What the exercise asks | Set down all of the data that follows word for word, without the images.

(Collected data)
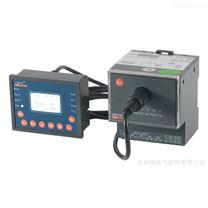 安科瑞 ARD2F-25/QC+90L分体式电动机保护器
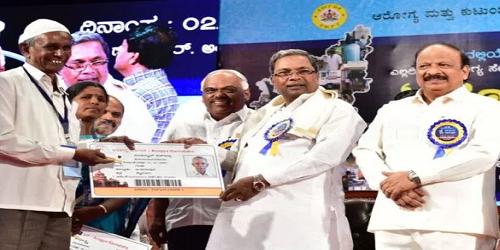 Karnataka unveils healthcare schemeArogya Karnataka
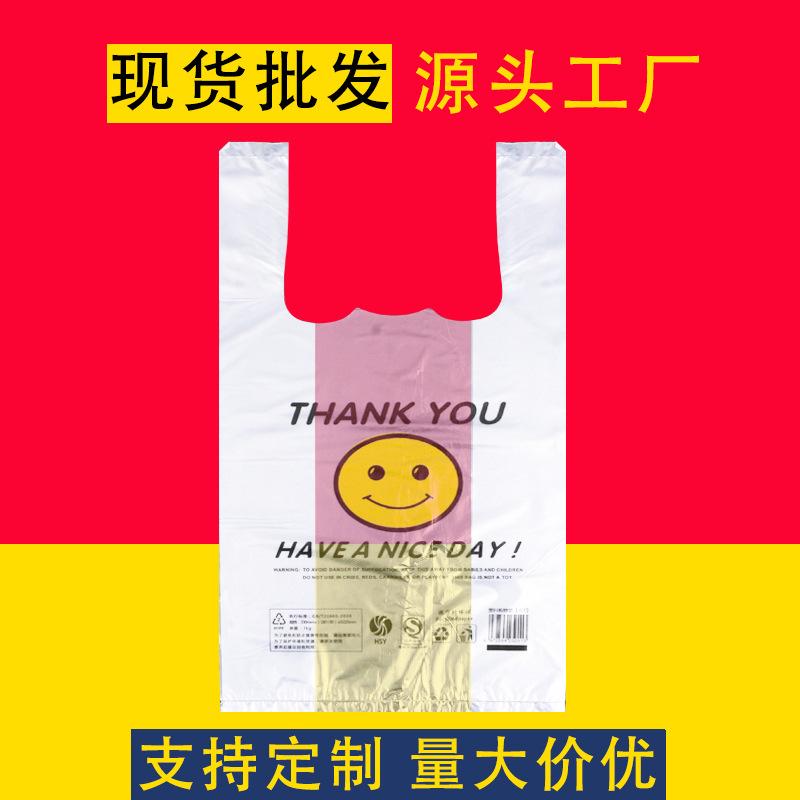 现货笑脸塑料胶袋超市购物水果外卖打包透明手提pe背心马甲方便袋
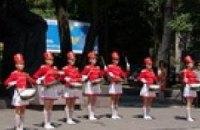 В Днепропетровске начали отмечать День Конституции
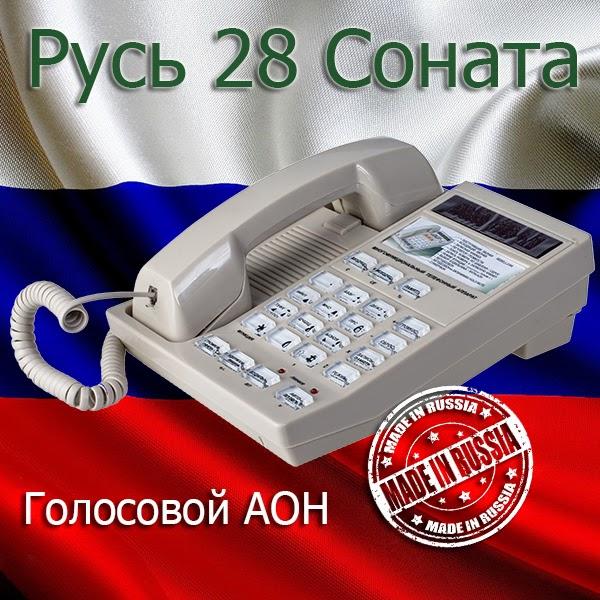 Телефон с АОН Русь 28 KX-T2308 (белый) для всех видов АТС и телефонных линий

Result of the task |
 安科瑞 ARD2F-25/QC+90L分体式电动机保护器
 Karnataka unveils healthcare schemeArogya Karnataka
 现货笑脸塑料胶袋超市购物水果外卖打包透明手提pe背心马甲方便袋
 В Днепропетровске начали отмечать День Конституции
 Телефон с АОН Русь 28 KX-T2308 (белый) для всех видов АТС и телефонных линий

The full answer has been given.